═════ Available data ═════

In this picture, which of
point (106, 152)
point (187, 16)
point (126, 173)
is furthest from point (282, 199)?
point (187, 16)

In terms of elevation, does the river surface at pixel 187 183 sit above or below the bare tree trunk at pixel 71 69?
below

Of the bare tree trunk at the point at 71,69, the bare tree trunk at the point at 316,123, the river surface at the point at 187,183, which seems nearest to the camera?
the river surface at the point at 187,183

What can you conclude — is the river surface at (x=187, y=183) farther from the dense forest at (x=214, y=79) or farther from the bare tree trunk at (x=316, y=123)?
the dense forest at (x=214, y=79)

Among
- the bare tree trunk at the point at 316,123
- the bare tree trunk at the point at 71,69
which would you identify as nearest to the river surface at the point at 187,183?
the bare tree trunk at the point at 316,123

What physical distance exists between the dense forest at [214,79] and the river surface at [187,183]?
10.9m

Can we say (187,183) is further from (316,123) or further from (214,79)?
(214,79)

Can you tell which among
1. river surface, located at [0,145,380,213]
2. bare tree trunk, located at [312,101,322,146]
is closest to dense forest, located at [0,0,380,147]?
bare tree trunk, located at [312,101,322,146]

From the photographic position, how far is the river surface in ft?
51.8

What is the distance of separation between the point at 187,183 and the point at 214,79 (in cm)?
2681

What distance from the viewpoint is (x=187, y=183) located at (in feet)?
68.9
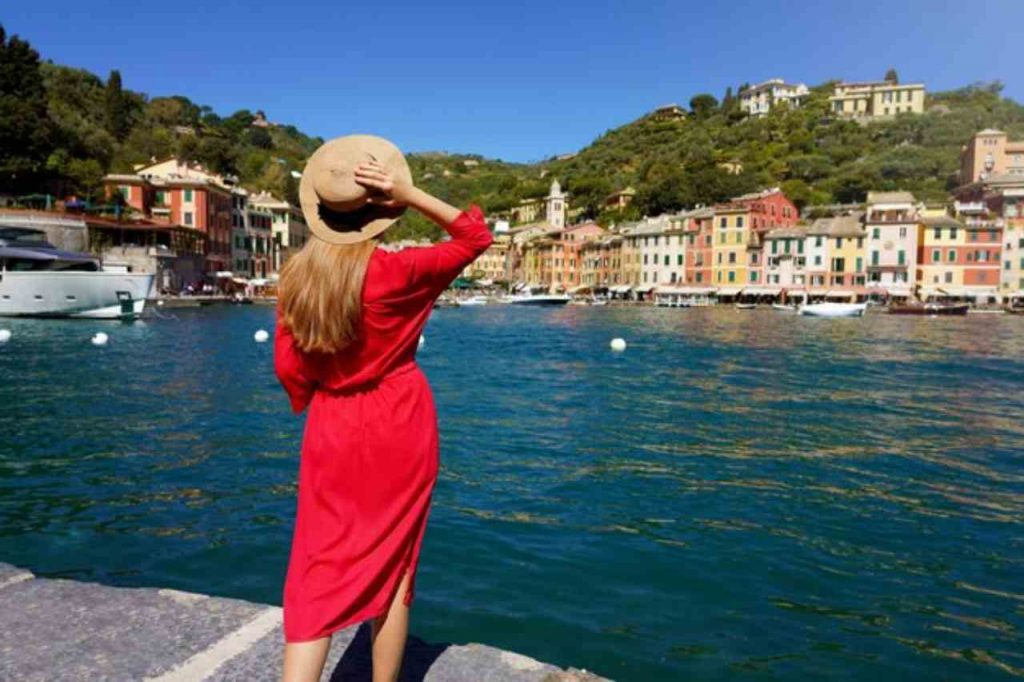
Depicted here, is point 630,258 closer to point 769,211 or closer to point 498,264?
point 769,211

═════
═════ Available data ═════

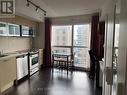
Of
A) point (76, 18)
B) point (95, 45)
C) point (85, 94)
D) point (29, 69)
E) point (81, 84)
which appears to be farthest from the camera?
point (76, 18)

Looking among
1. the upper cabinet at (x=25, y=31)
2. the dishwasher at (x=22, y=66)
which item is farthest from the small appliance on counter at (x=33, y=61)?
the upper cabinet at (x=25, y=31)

═════
═════ Available data ═════

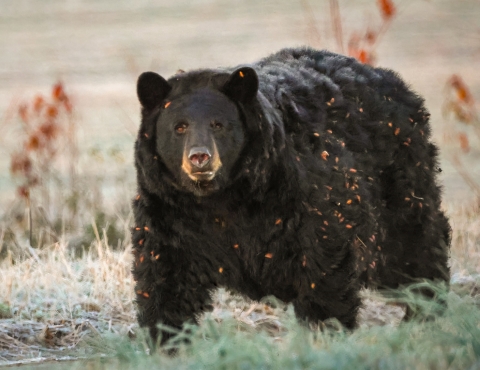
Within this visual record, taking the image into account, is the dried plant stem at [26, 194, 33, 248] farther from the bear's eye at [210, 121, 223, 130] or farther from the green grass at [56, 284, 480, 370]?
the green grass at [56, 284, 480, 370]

═════

» Requirements: Pick out every line in the records that contains the string "trunk" and copy each one. Case counts.

» Answer for this exercise:
In terms of elevation, does the river surface at pixel 187 183 sit above or below the bare tree trunk at pixel 71 69?
Of the bare tree trunk at the point at 71,69, the bare tree trunk at the point at 316,123, the river surface at the point at 187,183, which seems nearest to the camera?
What can you conclude — is the river surface at (x=187, y=183) farther from the dense forest at (x=214, y=79) or farther from the bare tree trunk at (x=316, y=123)?
- the bare tree trunk at the point at 316,123
- the bare tree trunk at the point at 71,69
the bare tree trunk at the point at 316,123
2. bare tree trunk, located at [312,101,322,146]
bare tree trunk, located at [312,101,322,146]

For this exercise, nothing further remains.